Requirement: Every single line below has to be printed once more, exactly.

Records provided:
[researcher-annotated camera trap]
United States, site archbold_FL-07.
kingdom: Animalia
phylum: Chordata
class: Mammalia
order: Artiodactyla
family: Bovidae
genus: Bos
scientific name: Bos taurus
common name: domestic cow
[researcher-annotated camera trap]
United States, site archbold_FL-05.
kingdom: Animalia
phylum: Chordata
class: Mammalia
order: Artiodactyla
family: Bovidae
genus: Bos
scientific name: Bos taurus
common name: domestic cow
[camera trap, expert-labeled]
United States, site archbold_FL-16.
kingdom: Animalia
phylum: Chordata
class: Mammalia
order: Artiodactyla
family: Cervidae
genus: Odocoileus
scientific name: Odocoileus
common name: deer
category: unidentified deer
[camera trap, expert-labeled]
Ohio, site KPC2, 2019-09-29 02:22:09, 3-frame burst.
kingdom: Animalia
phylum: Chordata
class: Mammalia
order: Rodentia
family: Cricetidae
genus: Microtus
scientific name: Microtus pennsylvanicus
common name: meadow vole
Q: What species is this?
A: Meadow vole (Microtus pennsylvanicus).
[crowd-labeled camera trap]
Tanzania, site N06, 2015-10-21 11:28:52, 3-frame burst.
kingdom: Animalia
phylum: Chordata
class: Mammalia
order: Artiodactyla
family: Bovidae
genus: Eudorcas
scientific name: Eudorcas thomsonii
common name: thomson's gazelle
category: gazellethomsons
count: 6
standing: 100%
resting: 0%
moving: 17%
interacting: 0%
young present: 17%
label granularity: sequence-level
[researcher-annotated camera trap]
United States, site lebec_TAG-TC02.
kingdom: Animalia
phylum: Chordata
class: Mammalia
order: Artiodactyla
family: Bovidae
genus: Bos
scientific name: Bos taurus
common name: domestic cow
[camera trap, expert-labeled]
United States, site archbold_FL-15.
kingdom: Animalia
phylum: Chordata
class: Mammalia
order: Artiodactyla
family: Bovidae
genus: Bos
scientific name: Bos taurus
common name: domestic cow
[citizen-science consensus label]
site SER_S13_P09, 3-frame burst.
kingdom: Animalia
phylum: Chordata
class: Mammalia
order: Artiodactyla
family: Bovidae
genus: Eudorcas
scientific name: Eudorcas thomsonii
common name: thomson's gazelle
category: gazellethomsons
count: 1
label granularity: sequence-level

Answer for this exercise:
[researcher-annotated camera trap]
United States, site archbold_FL-07.
kingdom: Animalia
phylum: Chordata
class: Mammalia
order: Artiodactyla
family: Bovidae
genus: Bos
scientific name: Bos taurus
common name: domestic cow
[researcher-annotated camera trap]
United States, site archbold_FL-05.
kingdom: Animalia
phylum: Chordata
class: Mammalia
order: Artiodactyla
family: Bovidae
genus: Bos
scientific name: Bos taurus
common name: domestic cow
[camera trap, expert-labeled]
United States, site archbold_FL-16.
kingdom: Animalia
phylum: Chordata
class: Mammalia
order: Artiodactyla
family: Cervidae
genus: Odocoileus
scientific name: Odocoileus
common name: deer
category: unidentified deer
[camera trap, expert-labeled]
Ohio, site KPC2, 2019-09-29 02:22:09, 3-frame burst.
kingdom: Animalia
phylum: Chordata
class: Mammalia
order: Rodentia
family: Cricetidae
genus: Microtus
scientific name: Microtus pennsylvanicus
common name: meadow vole
Q: What species is this?
A: Meadow vole (Microtus pennsylvanicus).
[crowd-labeled camera trap]
Tanzania, site N06, 2015-10-21 11:28:52, 3-frame burst.
kingdom: Animalia
phylum: Chordata
class: Mammalia
order: Artiodactyla
family: Bovidae
genus: Eudorcas
scientific name: Eudorcas thomsonii
common name: thomson's gazelle
category: gazellethomsons
count: 6
standing: 100%
resting: 0%
moving: 17%
interacting: 0%
young present: 17%
label granularity: sequence-level
[researcher-annotated camera trap]
United States, site lebec_TAG-TC02.
kingdom: Animalia
phylum: Chordata
class: Mammalia
order: Artiodactyla
family: Bovidae
genus: Bos
scientific name: Bos taurus
common name: domestic cow
[camera trap, expert-labeled]
United States, site archbold_FL-15.
kingdom: Animalia
phylum: Chordata
class: Mammalia
order: Artiodactyla
family: Bovidae
genus: Bos
scientific name: Bos taurus
common name: domestic cow
[citizen-science consensus label]
site SER_S13_P09, 3-frame burst.
kingdom: Animalia
phylum: Chordata
class: Mammalia
order: Artiodactyla
family: Bovidae
genus: Eudorcas
scientific name: Eudorcas thomsonii
common name: thomson's gazelle
category: gazellethomsons
count: 1
label granularity: sequence-level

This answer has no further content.